Adam Lussier, who runs Zanna clothing store, 187 North Pleasant St., said customers may make “subconscious” adjustments to their habits if they encounter more homeless people.

“When you have a homeless presence, it has a greater effect on the mindset,” Lussier said.

La Cour said some people may fear coming to downtown because of the number of homeless people. “Their presence is difficult for people, in some cases,” la Cour said.

She said she appreciates police officers doing what they can to ensure public safety.

In recent days, police have responded several times to ATMs throughout downtown where homeless people have been loitering to stay warm or to sleep.
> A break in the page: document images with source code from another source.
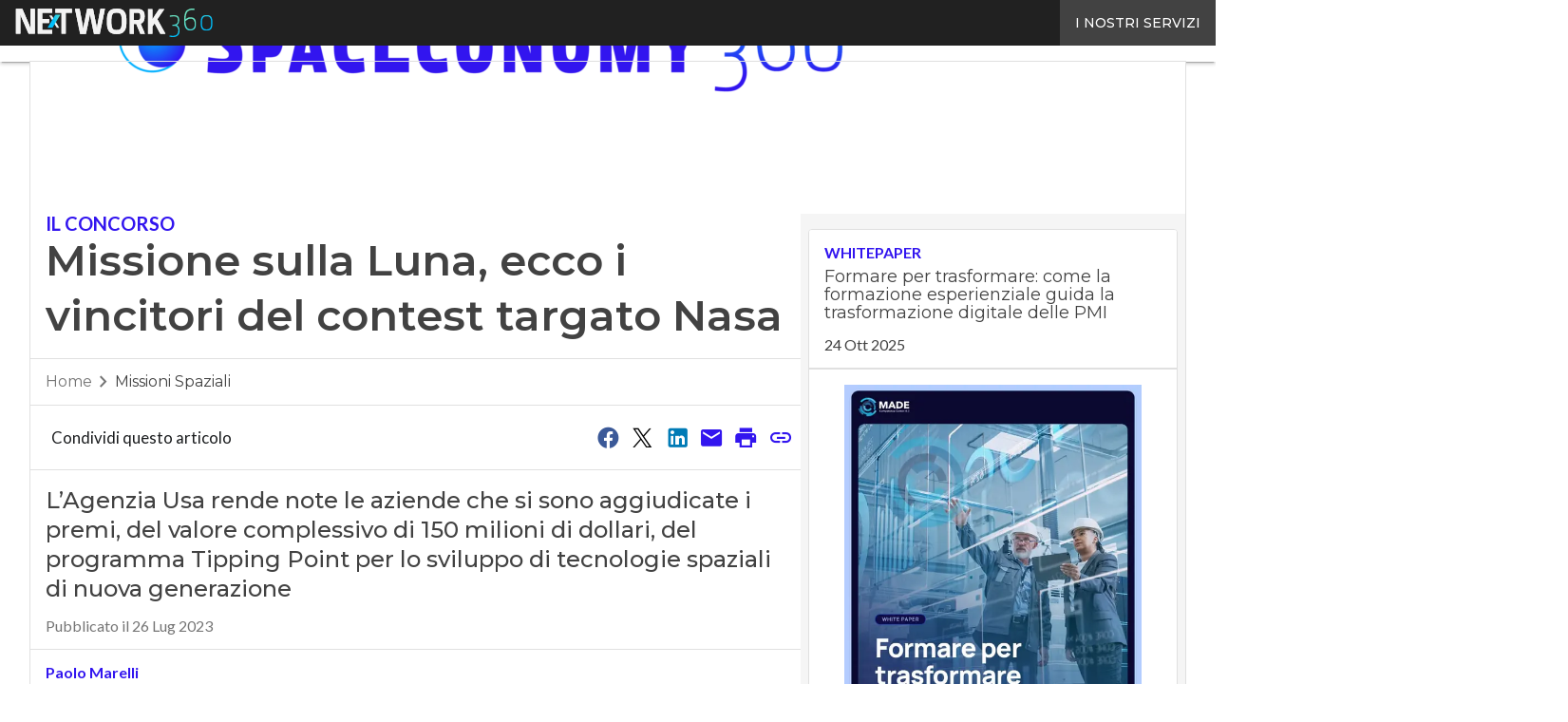

--- FILE ---
content_type: text/javascript
request_url: https://www.spaceconomy360.it/wp-content/plugins/WPPlugin-RateMyPostExtra//build/index.js?ver=e087fd39e46953ba3f52
body_size: 1402
content:
(()=>{"use strict";const e=e=>{const t=`; ${document.cookie}`.split(`; ${e}=`);if(2!==t.length)return"";const n=t.pop().split(";").shift();try{return decodeURIComponent(n)}catch(e){return n}},t=e=>{["I","svg","path","circle"].includes(e.target.nodeName)&&e.target.closest(".js-rmp-rating-item")?n(e):e.target.classList.contains("rmp-feedback-widget__btn")&&r(e)},n=t=>{const n=t.target.closest(".js-rmp-rating-item"),r=n.dataset.postid,a=document.querySelector(`.ratemypostextra-container .rmp-widgets-container[data-post-id="${r}"]`);if(a.querySelector("ul li.active"))return;const i=n.dataset.value,s=a.querySelector(`ul li[data-value="${i}"]`);if(!s)return;s.classList.add("active");const o=new Date(Date.now()+5184e6),c=e("rmp-rate-extra");if(c){if(c.indexOf(`,${r}:`)>=0){const e=c.indexOf(`,${r}:`),t=c[e+r.length+2],n=c.replace(`,${r}:${t}`,`,${r}:${i}`);return void(document.cookie=`rmp-rate-extra=${n};expires=${o.toUTCString()};path=/`)}document.cookie=`rmp-rate-extra=${c},${r}:${i};expires=${o.toUTCString()};path=/`}else document.cookie=`rmp-rate-extra=,${r}:${i};expires=${o.toUTCString()};path=/`},r=e=>{const t=e.target.dataset.postid,n=document.querySelector(`.ratemypostextra-container .rmp-widgets-container[data-post-id="${t}"]`),r=n.querySelector(".rmp-feedback-widget textarea");r&&""!==r.value&&(n.querySelector(".rmp-feedback-widget .rmp-heading--title").textContent=rmpExtraFrontend.thanks_feedback_message)},a=t=>{let n=!1;const r=e("rmp-rate"),a=e("rmp-rate-extra");if(""!==r&&""!==a&&r.split(",").includes(t)){const e=a.indexOf(`,${t}:`);n=-1!==e&&a[e+`,${t}:`.length]}n&&document.querySelector(`.ratemypostextra-container .rmp-widgets-container[data-post-id="${t}"]`).querySelector(`ul li[data-value="${n}"]`).classList.add("active")};(e=>{const n=()=>{e.querySelector("body").addEventListener("click",t);const n=e.querySelector(".js-rmp-rating-item");if(n){const e=n.dataset.postid;a(e)}const r=e.querySelector(".rmp-heading--title");r&&(r.textContent=rmpExtraFrontend.plugin_heading)};"loading"===e.readyState?e.addEventListener("DOMContentLoaded",n):n()})(document),window.InitRateMyPostExtraInfinityScroll=e=>{const t=e.indexOf('id="post-'),n=e.substring(t+9),r=n.substring(0,n.indexOf('"'));document.querySelector(`.ratemypostextra-container .rmp-widgets-container[data-post-id="${r}"]`)&&(rate_my_post.init_single_rate_my_post(r,!1),a(r))},window.addEventListener("DOMContentLoaded",(function(){document.body.addEventListener("click",o),document.body.addEventListener("click",i),document.body.addEventListener("change",d)}));const i=e=>{e.target.classList.contains("btn__mail")&&(e.target.classList.add("btn__mail_second_disabled"),function(e){const t=document.querySelectorAll(".input-email");let n=null;for(let e=t.length-1;e>=0;e--)if(""!==t[e].value){n=t[e].value;break}if(n&&c(n)){const t=new URLSearchParams;t.append("email",n),t.append("action","subscription_action");const r=document.getElementById("nl_specific_id");null!==r&&t.append("canali[]",r.value);let a=[];a=document.querySelectorAll(".cessione__terzi .filled-in:checked"),a.length>0&&t.append("third_party",!0),fetch(rmpExtraFrontend.admin_ajax,{method:"POST",headers:{"Content-Type":"application/x-www-form-urlencoded"},body:t}).then((e=>e.json())).then((e=>{let t=e?.data?.message;if(!t)throw new Error;var n;n=t,t=(new DOMParser).parseFromString(n,"text/html").documentElement.textContent,new M.Toast({text:t,displayLength:3e3})})).catch((function(){new M.Toast({text:translations.newsletterSubscribeError+"\n"+translations.newsletterSubscribeErrorTryLater,displayLength:3e3})})).finally((function(){e.classList.remove("btn__mail_second_disabled")}))}else e.classList.remove("btn__mail_second_disabled"),new M.Toast({text:translations.insertValidEmail,displayLength:3e3})}(e.target))},s=[],o=e=>{if(!e.target.classList.contains("rmpextra-rating-negative")&&!e.target.classList.contains("rmpextra-rating-positive")&&!e.target.classList.contains("rmpextra-rating-background"))return;const t=e.target.closest(".js-rmp-rating-item");if(!t)return;const n=t.dataset.value,r=t.dataset.postid;if(s.includes(r))return;if(s.push(r),3>parseInt(n,10))return;const a=document.querySelector(`.rmp-widgets-container[data-post-id="${r}"]`),i=a.querySelector(".newsletter-form"),o=a.querySelector(".rmp-feedback-widget__input");rmpExtraFrontend.has_newsletter&&i&&i.classList.remove("hide"),o&&(o.placeholder=rmpExtraFrontend.positive_feedback)},c=e=>""!==e&&/^([\w-\.]+@([\w-]+\.)+[\w-]{2,4})?$/.test(e),d=e=>{if(e.target.classList.contains("cessione_checkbox")){const t=e.target.checked;document.querySelectorAll(".cessione_checkbox").forEach((e=>{e.checked=t}))}}})();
That included Tuesday night, when two women who were found in the Bank of America, 1 South Pleasant St., told officers they no longer wanted to stay at the shelter “and are seeking alternative places to stay in town.”

La Cour said it is difficult to prevent access to ATMs because the 24-hour service is part of the business practice for banks.

CVS Pharmacy, 76 North Pleasant St., is also a popular spot for people to hang out, with a large patio overlooking the street and a bench to sit on. On Tuesday afternoon, a man caused a scene inside the store when he sought free hypodermic needles to use heroin. He fled before officers got there.

La Cour said she has instructed the Amherst BID cleanup crew, which includes former homeless shelter guests, to make cleaning the patio near CVS a priority. On Wednesday afternoon, the area was clear and no debris was seen near the bench.

More street people

Hwei-Ling Greeney runs the One-Stop Resources Center of Amherst Community Connections at the Unitarian Universalist Society. Greeney confirmed that there are more people are on the street during the day, which she attributes to more beds available at the shelter at night.

Craig’s Place has 22 beds, but often can go over that number during extremely cold weather. Greeney said it is increasingly attractive for people using drugs and alcohol, and there is also no cap on how long guests can stay. This means there is less incentive for people to try to get back on their feet, she said.

Options for transitioning from shelter life to housing, though, are limited, Greeney said.

“No matter how much we do, without the housing piece you’re asking for trouble,” Greeney said. “My feeling is the housing piece needs to be in tandem with an increase in the shelter capacity.”

One resident who intends to bring the homeless issue before the Select Board is Vladimir Morales, the president of the Puerto Rican Association of Amherst and a former School Committee member.

Walking on the street Wednesday afternoon, Morales said he notices the homeless daily between 8 a.m. and 3 p.m. — and argues that the town can do better for them.

“I see everyone walking around with their bags, and I’m seeing fights,” Morales said.

Morales is assisting a homeless man who works as a machinist, but even that skilled labor is not enough to get him to a job.

That’s the plight many are facing who are attracted to Amherst for the shelter, he said.

“It’s a place you can go in and then there’s not an exit,” Morales said.

Both la Cour and Guidera said there needs to be a holistic approach, with the shelter playing its role, alongside social service agencies, churches and the police.

Wilder said she would like to see the public support legislation that will ensure more detox beds are available in the area.

In addition, she hopes with a site director hired late in the season that the shelter will run more smoothly when it reopens in November.

For the last month or so, the trailer where Craig’s Doors was serving meals in the early evening shut down because college student volunteers were no longer available.

“We will be strategizing this summer on how to fund the right staff, so if we have student staff that we won’t have days that won’t be covered,” Wilder said.

Wilder said she would like to see business owners and visitors show courtesy to any homeless people they encounter.

“The key is respect,” Wilder said. “Ninety percent of the time at the shelter, individuals when spoken to with respect, they give respect back.”